PGE Skra Belchatow 3:0 Asseco Resovia Rzeszow
Bezsprzecznie najbardziej elektryzującym pojedynkiem w 1/4 finału rozgrywek o Puchar Polski w piłce siatkowej mężczyzn będzie konfrontacja PGE Skry Bełchatów z Asseco Resovią Rzeszów. Początek tego starcia o godzinie 18:00.
Bukmacherzy na otwarciu wystawili na to zdarzenie kursy na poziomie mniej więcej @1,50-@2,40. Kto miał refleks to skorzystał i złapał typ na bełchatowian z naprawdę fajnym value. Komu tego refleksu zabrakło to musi dziś rzeźbić w handicapach setowych i punktowych.
W mojej ocenie taka ocena szans była sporym błędem oddsmakerów, co zresztą dość szybko zweryfikował rynek, zmuszając firmy bukmacherskie do reakcji i obniżenia kursów na faworyta, którym są żółto-czarni. Osobiście nie dałbym tu więcej niż @1,30. Mniej więcej taka jest obecnie średnia. Tylko w forBET można złapać jeszcze coś powyżej @1,40.
Zacznijmy od tego, że w krajowych rozgrywkach PGE Skra w hali "Energia" jeszcze meczu w sezonie 2017/18 nie przegrała.

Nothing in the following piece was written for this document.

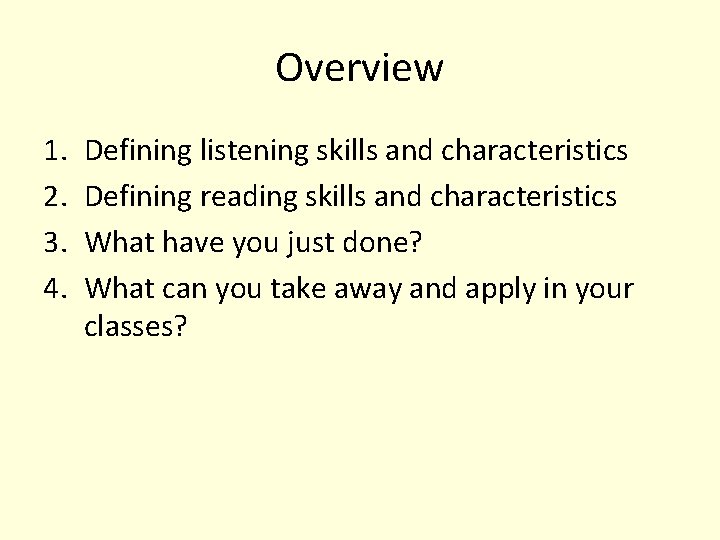 Overview

1. Defining listening skills and characteristics
2. Defining reading skills and characteristics
3. What have you just done?
4. What can you take away and apply in your classes?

Odprawiła m.in. ZAKSĘ Kędzierzyn-Koźle w Superpucharze Polski (3:1), a bez straty seta ekipy takie jak ONICO Warszawa, Trefl Gdańsk, Cuprum Lubin czy wreszcie dzisiejszego przeciwnika, Asseco Resovię Rzeszów.
Można mówić, że "Energia" jest twierdzą bełchatowian. Przede wszystkim z tego powodu, że świetnie w niej zagrywają, nie dając rywalom większych szans na prowadzenie kombinacyjnej gry. Wlazły, Lisinac, Bednorz są wśród najlepiej zagrywających w całej PlusLidze. Ebadipur też zagrywa nieźle, a Kłos potrafi uprzykrzyć życie floatem. To o tyle ważne, że akurat rzeszowianie mają spore problemy z przyjęciem.
Zresztą nie tylko. Wszystkie ich braki obnażył sobotni pojedynek z Dafi Społem w Kielcach, który przegrali na terenie outsidera w stosunku 1:3. Tichacek i Kędzierski to nie jest obecnie poziom Łomacza. Atakujący nie mają startą do Wlazłego, a środkowi do Lisinaca. Myślę, że to właśnie ci trzej gracze zrobią dziś różnicę.
We wspomnianym meczu ligowym tak właśnie było. Zespół z Rzeszowa został zbombardowany (dziewięć do trzech w asach) i zablokowany (dziesięć do dwóch). Był też zdecydowanie skuteczniejszy w ataku (68% do 48%). Choć od tamtej potyczki minęły już trzy miesiące, to styl gry obu ekip specjalnie się nie zmienił. Te same mocne strony i te same słabości. Zresztą aż dziesięć punktów różnicy w tabeli PlusLigi nie wzięło się z niczego. Na dziś bełchatowianie są po prostu zespołem z wyższej półki.
Z tego właśnie powodu spodziewam się powtórki z rozrywki i awansu żółto-czarnych. Szanse na wejście tej propozycji oceniam bardzo ostrożnie na jakieś 70%.